* [EXERCISE OBJECTIVE]:
Copy the data below word for word, leaving out the pictures.

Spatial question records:
* * *

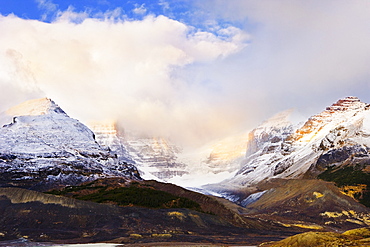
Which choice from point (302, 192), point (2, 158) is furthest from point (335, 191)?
point (2, 158)

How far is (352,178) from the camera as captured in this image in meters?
167

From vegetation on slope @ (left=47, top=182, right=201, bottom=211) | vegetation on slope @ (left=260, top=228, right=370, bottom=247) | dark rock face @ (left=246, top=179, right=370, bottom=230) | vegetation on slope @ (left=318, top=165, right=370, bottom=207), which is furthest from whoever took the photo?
vegetation on slope @ (left=318, top=165, right=370, bottom=207)

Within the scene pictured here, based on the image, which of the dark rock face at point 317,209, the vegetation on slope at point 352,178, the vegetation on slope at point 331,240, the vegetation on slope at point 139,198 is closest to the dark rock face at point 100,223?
the vegetation on slope at point 139,198

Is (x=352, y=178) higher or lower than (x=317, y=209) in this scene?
higher

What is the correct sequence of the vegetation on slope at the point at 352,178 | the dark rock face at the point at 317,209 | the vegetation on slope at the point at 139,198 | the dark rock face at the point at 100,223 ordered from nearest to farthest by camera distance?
the dark rock face at the point at 100,223
the vegetation on slope at the point at 139,198
the dark rock face at the point at 317,209
the vegetation on slope at the point at 352,178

* * *

* [RESULT OF THIS TASK]:
Which choice from point (302, 192), point (2, 158) is furthest from point (335, 191)?
point (2, 158)

How far is (352,178) from the camera as captured in this image in meters?
167

From vegetation on slope @ (left=47, top=182, right=201, bottom=211) | vegetation on slope @ (left=260, top=228, right=370, bottom=247) | dark rock face @ (left=246, top=179, right=370, bottom=230) | vegetation on slope @ (left=318, top=165, right=370, bottom=207), which is furthest from whoever took the photo?
vegetation on slope @ (left=318, top=165, right=370, bottom=207)

Within the scene pictured here, based on the image, which of the dark rock face at point 317,209, the vegetation on slope at point 352,178, the vegetation on slope at point 331,240, the vegetation on slope at point 139,198 is closest to the dark rock face at point 100,223?
the vegetation on slope at point 139,198

Is (x=352, y=178) higher or lower than (x=317, y=209) in this scene?
higher

What is the correct sequence of the vegetation on slope at the point at 352,178 | the dark rock face at the point at 317,209 | the vegetation on slope at the point at 139,198 | the dark rock face at the point at 100,223 ordered from nearest to farthest by camera distance?
the dark rock face at the point at 100,223
the vegetation on slope at the point at 139,198
the dark rock face at the point at 317,209
the vegetation on slope at the point at 352,178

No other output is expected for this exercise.